Obviously, just from Java continuously occupying the top 2 or 3 spots for popularity over the last 15 years -- Java's approach must be doing something right.

That said, I find Nim very interesting, and this is not a rant about Nim. I am skeptical of an alternative to real GC until it is proven to work, in a heavily multi threaded environment. And there is that economic argument of servicing client requests with no cpu cycles spent on memory management -- until AFTER the client request was fully serviced.

2 comments

> Obviously, just from Java occupying the top 2 or 3 spots for popularity over the last 15 years -- Java's approach must be doing something right.

I'm not sure if this argument holds. Java's high memory usage is frequently cited as a downside of Java. GUI applications written in Java have a reputation of being memory-hungry, and I know plenty of people struggling with memory usage of server application (e.g. ElasticSearch). You will also find C/C++ on the same popularity lists…

That said, I do agree that a tracing GC is a better solution (for most programs) than reference counting these days. The improvements in the pause times by the Java GCs are really impressive, and the throughput is great. One example would be ESBuild: The author created a prototype in both Rust and Go, and found that the Go version was faster allegedly because Rust ended up spending a lot of time deallocating [source: https://news.ycombinator.com/item?id=22336284].
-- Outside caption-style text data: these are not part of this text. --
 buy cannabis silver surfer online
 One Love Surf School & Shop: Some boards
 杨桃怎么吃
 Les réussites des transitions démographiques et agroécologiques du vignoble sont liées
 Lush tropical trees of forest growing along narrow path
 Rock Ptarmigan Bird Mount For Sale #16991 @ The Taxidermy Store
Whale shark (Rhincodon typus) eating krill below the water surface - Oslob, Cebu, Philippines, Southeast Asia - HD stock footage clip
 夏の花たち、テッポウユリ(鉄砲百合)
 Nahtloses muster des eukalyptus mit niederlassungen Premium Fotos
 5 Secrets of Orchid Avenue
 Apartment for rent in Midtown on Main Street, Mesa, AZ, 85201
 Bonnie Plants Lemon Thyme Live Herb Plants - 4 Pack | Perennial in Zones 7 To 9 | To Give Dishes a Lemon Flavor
The default tracing Nim GC is capable of quarter-millisecond pause times while the new ARC/ORC stuff is more like single-digit microseconds: https://forum.nim-lang.org/t/5734
That is interesting.
> Java's high memory usage

I would rather optimize for performance and energy use at the cost of higher memory use.

See recent SN:

https://news.ycombinator.com/item?id=24642134

https://greenlab.di.uminho.pt/wp-content/uploads/2017/10/sle...
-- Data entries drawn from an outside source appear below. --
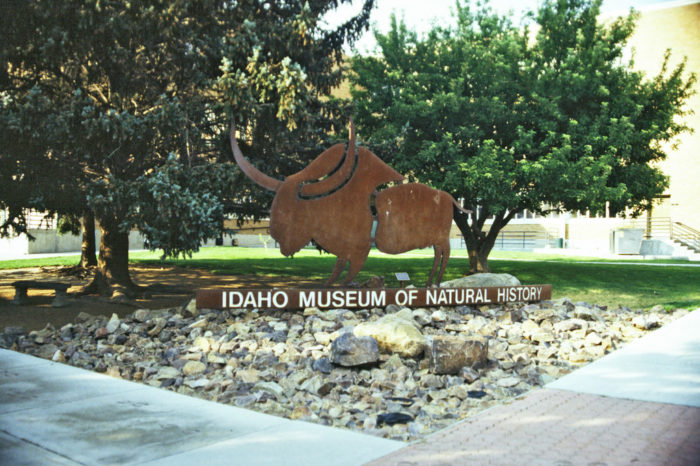 Idaho Museum Of Natural History Hours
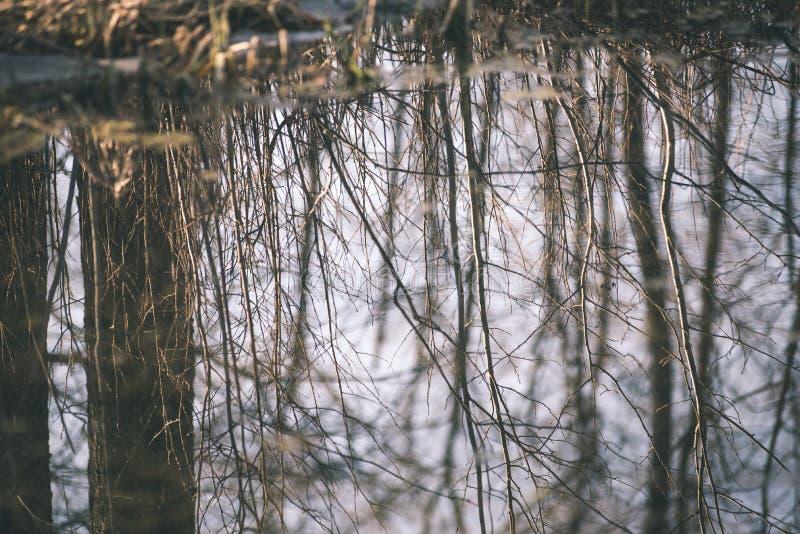 bezinningen van bomen in bergrivier in retro de zomerwijnoogst stock foto's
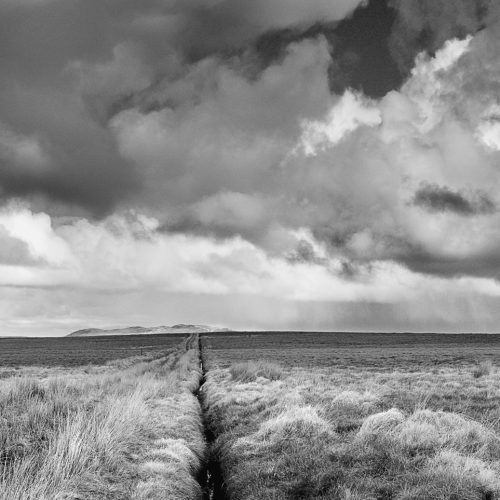 Far Horizon by Donald Sandison
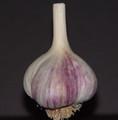 Certified Organic Garlic Bogatyr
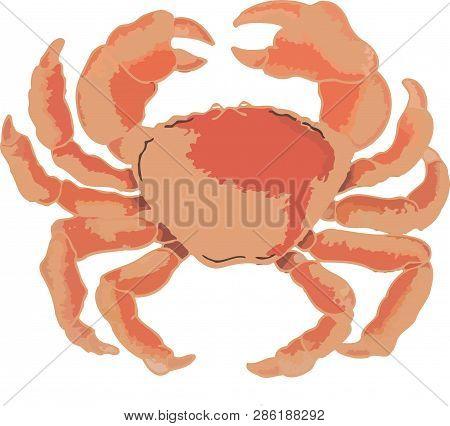 Large Red Crustacean Atlantic Crab Large Red Crustacean Atlantic Crab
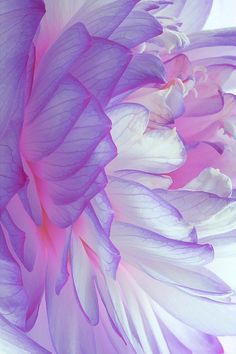 pastel, lotus, shades of purple, colors, purple flowers, violet, flower photos, beauty, dahlia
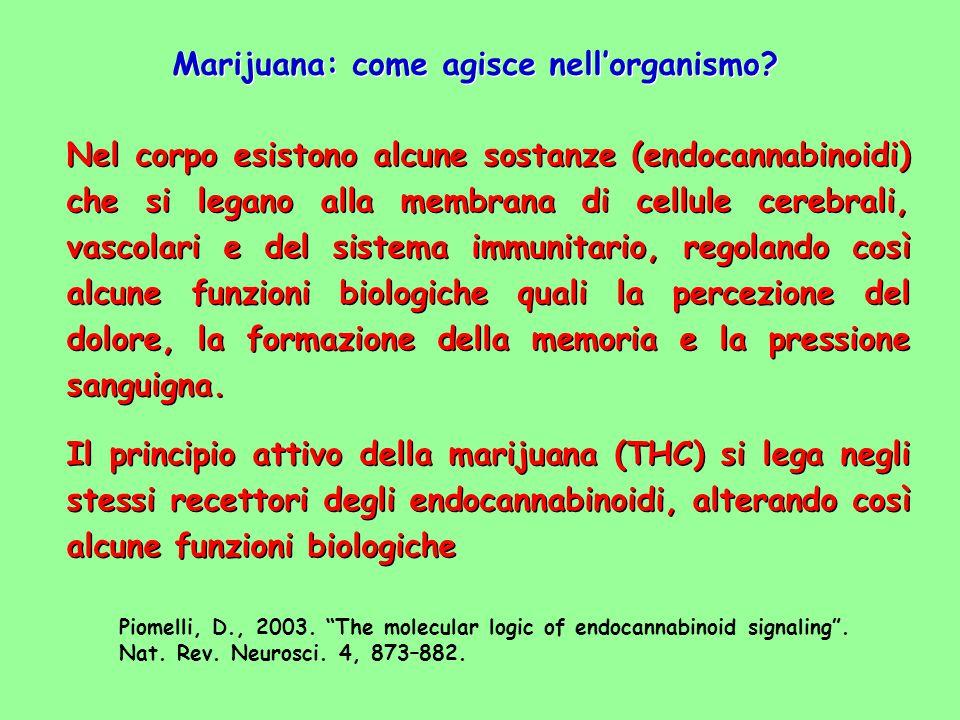 Marijuana: come agisce nell'organismo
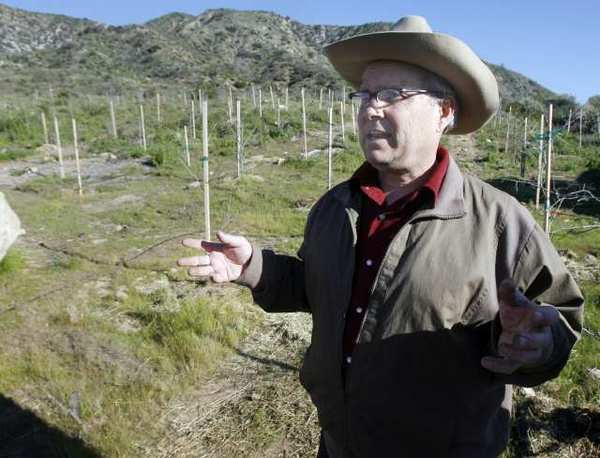 William Johnson stands by the persimmon orchard he planted seven years ago above La Cañada Flintridge.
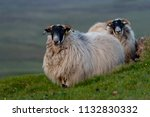 white sheep grazing on the... | Shutterstock . vector #1132830332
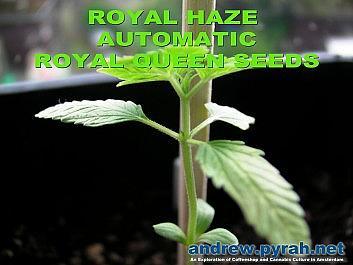 Royal Haze Automatic Day 17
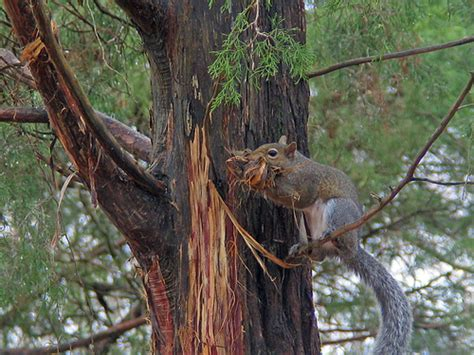 gray squirrel gathering cedar bark flickr photo sharing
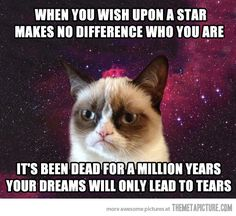 Grumpy Cat space star...
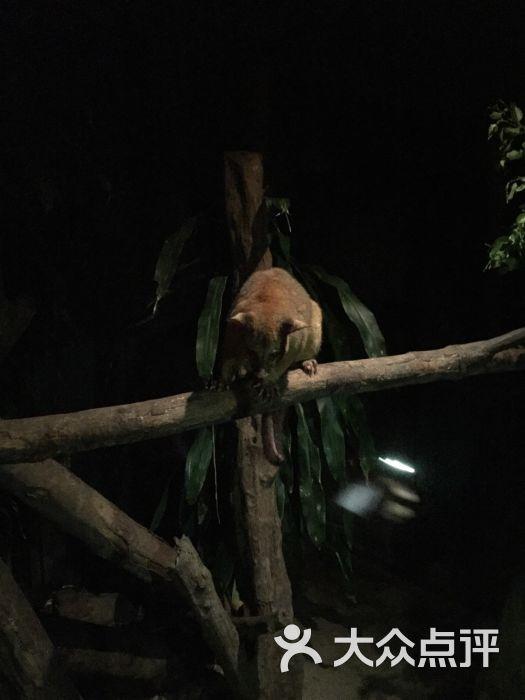 夜间野生动物园-图片-新加坡景点-大众点评网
Memory is a one time capital cost and gets cheaper over time.

High memory usage forces you to only run one JVM process. If you need to do something that doesn't require a significant amount of memory you can't use Java at all.
> Memory is a one time capital cost and gets cheaper over time.

Except if you're operating in the cloud.

True, yet not everyone is trying to be the next FAANG.

Besides, plenty of GC enabled languages support value types and ways to do deterministic deallocation, use the tools Luke.

The majority of all GC research goes to java and (primarily the hotspot) jvm. ZGC and kin are like the zfs of garbage collectors: insanely good, but also insanely complex and not readily replicable. It's not practical to expect somebody with fewer resources than oracle to create something similar.

Reference-counting strategies are much easier to optimize; so if you have fewer resources available to throw at your compiler it's the way to go.

You mean tracing GC, as reference counting is still GC.

Adding value types and deterministic deallocation doesn't require endless GC research and was already available in languages like Mesa/Cedar and Oberon, features that Nim also has anyway.

Reference counting is still GC, but I stand by what I said that the majority of all GC research goes into java. The GP was talking about using a tracing GC—like java uses—in nim; which I argue against.
Which is why Java is getting value types, as that research has proven that there is only so much that automatic escape analysis is capable of.

Bare bones tracing GC in Java were the state of the art like 25 years ago.

Java GC's are powering quite some interesting stuff, one just needs to open their mind beyond OpenJDK.

https://www.ptc.com/en/products/developer-tools/perc

https://www.aicas.com/wp/

Still eventually, even Java would enjoy the value types and determnistic destruction capablities of languages like D, or to go to the days before Java, languages like Modula-3 and Eiffel, which they should have paid more attention to for Java 1.0.